What you will do ::
All that is needed is every line of the listing below that has "shop".

Supplied information ::
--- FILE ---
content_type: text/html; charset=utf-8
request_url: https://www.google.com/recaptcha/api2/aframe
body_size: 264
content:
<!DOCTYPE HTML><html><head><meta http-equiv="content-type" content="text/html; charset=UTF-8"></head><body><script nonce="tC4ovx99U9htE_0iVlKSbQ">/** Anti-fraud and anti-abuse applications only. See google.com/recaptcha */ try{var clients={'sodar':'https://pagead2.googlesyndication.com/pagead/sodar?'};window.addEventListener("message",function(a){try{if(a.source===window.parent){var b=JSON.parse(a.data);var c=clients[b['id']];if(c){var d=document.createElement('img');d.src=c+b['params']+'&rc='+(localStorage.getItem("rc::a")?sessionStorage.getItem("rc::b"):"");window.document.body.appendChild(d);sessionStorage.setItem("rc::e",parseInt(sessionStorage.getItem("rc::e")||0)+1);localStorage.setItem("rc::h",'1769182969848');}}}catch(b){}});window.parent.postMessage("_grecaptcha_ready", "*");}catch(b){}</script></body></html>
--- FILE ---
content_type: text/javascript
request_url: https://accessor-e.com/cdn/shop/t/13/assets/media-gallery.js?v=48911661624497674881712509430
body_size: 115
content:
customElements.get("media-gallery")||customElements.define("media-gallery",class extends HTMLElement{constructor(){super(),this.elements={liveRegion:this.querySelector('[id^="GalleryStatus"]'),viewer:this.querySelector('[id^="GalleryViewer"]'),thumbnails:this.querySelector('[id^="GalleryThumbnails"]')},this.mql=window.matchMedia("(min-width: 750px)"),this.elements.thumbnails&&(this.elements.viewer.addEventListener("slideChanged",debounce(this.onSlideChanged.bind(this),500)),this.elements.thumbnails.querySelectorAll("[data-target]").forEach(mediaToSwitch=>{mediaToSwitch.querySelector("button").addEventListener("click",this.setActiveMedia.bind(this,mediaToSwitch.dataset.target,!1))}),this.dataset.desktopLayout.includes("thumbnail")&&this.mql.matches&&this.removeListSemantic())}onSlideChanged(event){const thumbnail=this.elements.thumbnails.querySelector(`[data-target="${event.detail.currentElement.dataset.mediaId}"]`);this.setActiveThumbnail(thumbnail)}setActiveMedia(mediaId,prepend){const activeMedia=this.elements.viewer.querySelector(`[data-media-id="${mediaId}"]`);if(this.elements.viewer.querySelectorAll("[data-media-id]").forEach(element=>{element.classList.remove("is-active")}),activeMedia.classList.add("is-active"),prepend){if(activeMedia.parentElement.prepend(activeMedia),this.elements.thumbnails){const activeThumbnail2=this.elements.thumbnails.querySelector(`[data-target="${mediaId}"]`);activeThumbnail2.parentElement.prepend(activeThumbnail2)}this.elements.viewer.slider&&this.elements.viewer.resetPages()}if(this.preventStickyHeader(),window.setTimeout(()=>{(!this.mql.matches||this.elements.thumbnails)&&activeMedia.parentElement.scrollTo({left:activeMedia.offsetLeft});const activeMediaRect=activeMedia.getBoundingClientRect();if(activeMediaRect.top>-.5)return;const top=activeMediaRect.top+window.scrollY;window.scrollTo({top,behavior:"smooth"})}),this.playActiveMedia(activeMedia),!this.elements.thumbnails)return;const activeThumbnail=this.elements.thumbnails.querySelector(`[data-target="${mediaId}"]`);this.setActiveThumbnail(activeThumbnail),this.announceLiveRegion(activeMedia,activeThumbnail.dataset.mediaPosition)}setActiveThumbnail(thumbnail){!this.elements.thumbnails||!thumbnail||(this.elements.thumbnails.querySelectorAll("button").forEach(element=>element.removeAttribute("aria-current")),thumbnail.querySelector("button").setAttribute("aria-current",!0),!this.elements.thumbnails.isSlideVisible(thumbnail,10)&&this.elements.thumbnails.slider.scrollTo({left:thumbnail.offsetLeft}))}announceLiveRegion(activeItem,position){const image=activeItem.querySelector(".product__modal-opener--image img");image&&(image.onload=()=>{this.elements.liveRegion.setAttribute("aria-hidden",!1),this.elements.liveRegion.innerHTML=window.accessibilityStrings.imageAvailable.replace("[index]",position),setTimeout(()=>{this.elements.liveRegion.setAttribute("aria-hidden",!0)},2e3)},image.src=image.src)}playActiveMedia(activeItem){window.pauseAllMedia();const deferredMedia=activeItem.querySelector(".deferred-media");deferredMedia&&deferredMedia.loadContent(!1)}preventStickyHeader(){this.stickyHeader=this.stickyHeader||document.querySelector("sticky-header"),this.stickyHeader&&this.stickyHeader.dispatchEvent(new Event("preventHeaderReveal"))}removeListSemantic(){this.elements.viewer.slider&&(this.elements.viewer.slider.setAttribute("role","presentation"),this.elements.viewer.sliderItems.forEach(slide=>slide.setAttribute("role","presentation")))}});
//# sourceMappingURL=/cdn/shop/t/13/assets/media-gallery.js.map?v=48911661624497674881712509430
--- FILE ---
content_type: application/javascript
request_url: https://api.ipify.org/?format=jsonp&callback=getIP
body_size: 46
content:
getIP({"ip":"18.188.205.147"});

Expected answer ::
request_url: https://accessor-e.com/cdn/shop/t/13/assets/media-gallery.js?v=48911661624497674881712509430
//# sourceMappingURL=/cdn/shop/t/13/assets/media-gallery.js.map?v=48911661624497674881712509430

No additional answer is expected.